▶ Problem details
Reproduce every line of text in the records below word for word, omitting the pictures.

─── Stored data

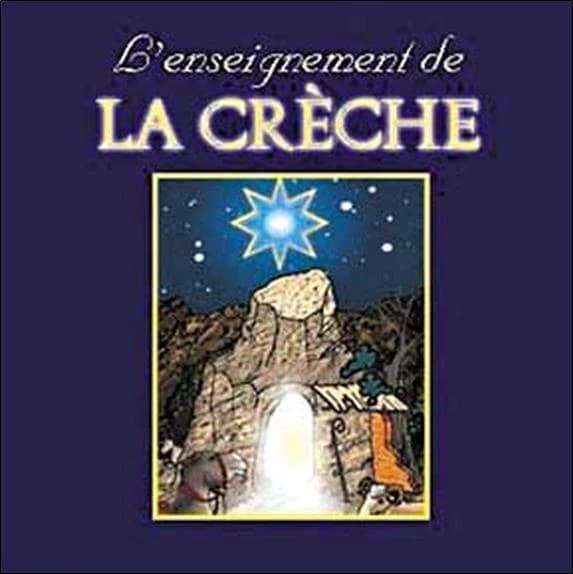 L'Enseignement de la Crèche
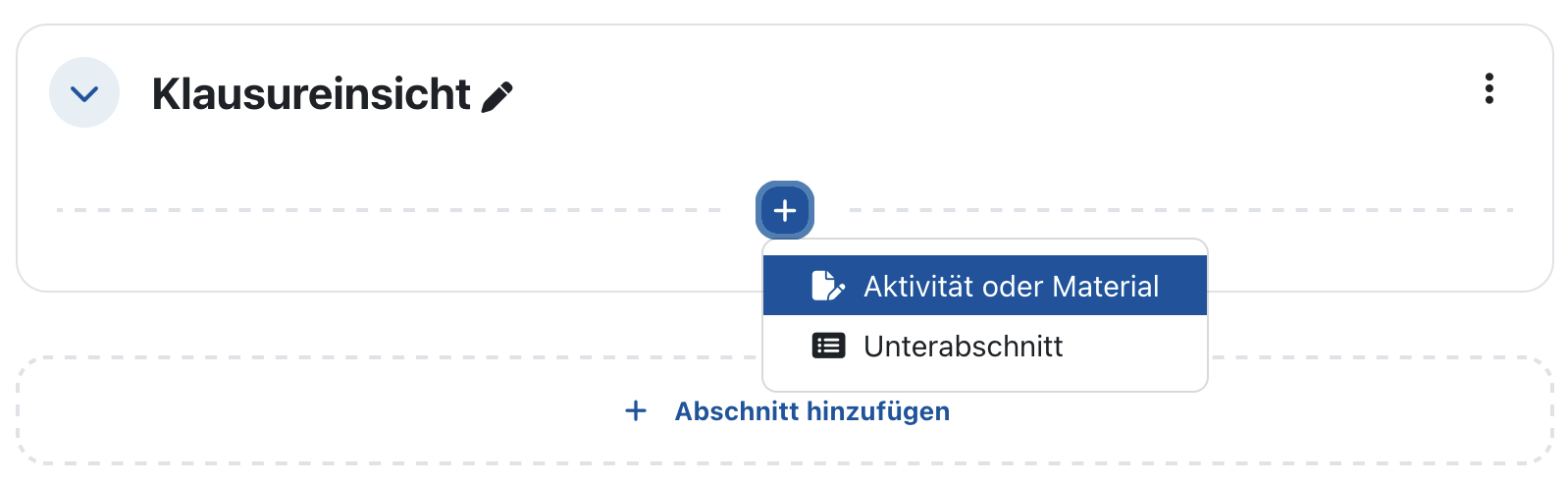 Screenshot einer Kursseite mit einem Abschnitt "Klausureinsicht". Das Pluszeichen zum Hhinzufügen von Aktivitäten ist angeklickt und die Option "Aktivität oder Material´" hervorgehoben.
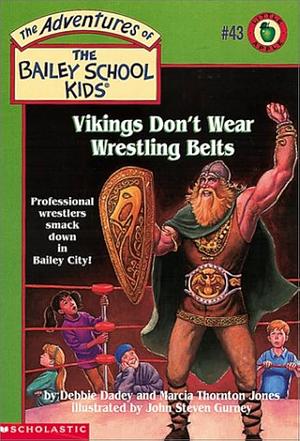 Vikings Don't Wear Wrestling Belts by Debbie Dadey, Marcia Thornton Jones, John Steven Gurney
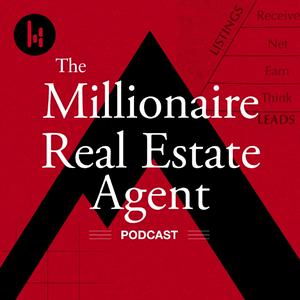 Listen to The Millionaire Real Estate Agent | The MREA Podcast in the App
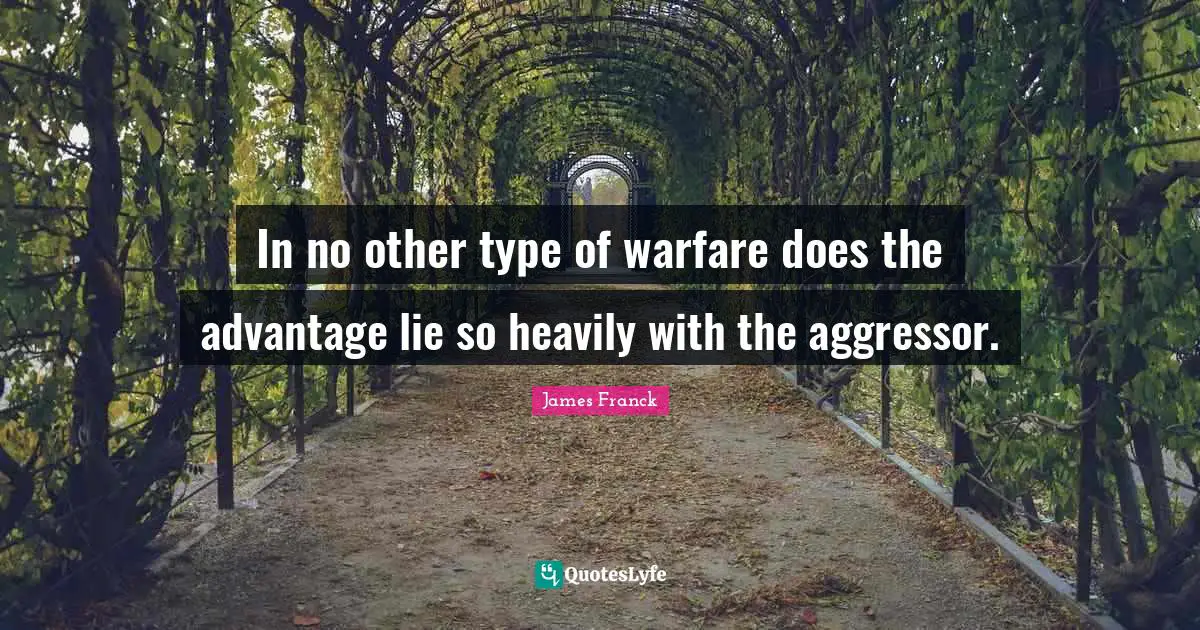In no other type of warfare does the advantage lie so heavily with the aggressor.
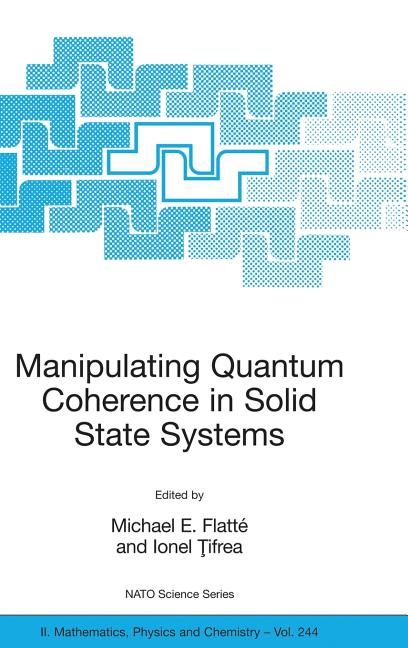 Manipulating Quantum Coherence in Solid State Systems (2007)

──────

▶ Solved exercise
 L'Enseignement de la Crèche
 Screenshot einer Kursseite mit einem Abschnitt "Klausureinsicht". Das Pluszeichen zum Hhinzufügen von Aktivitäten ist angeklickt und die Option "Aktivität oder Material´" hervorgehoben.
 Vikings Don't Wear Wrestling Belts by Debbie Dadey, Marcia Thornton Jones, John Steven Gurney
 Listen to The Millionaire Real Estate Agent | The MREA Podcast in the App
In no other type of warfare does the advantage lie so heavily with the aggressor.
 Manipulating Quantum Coherence in Solid State Systems (2007)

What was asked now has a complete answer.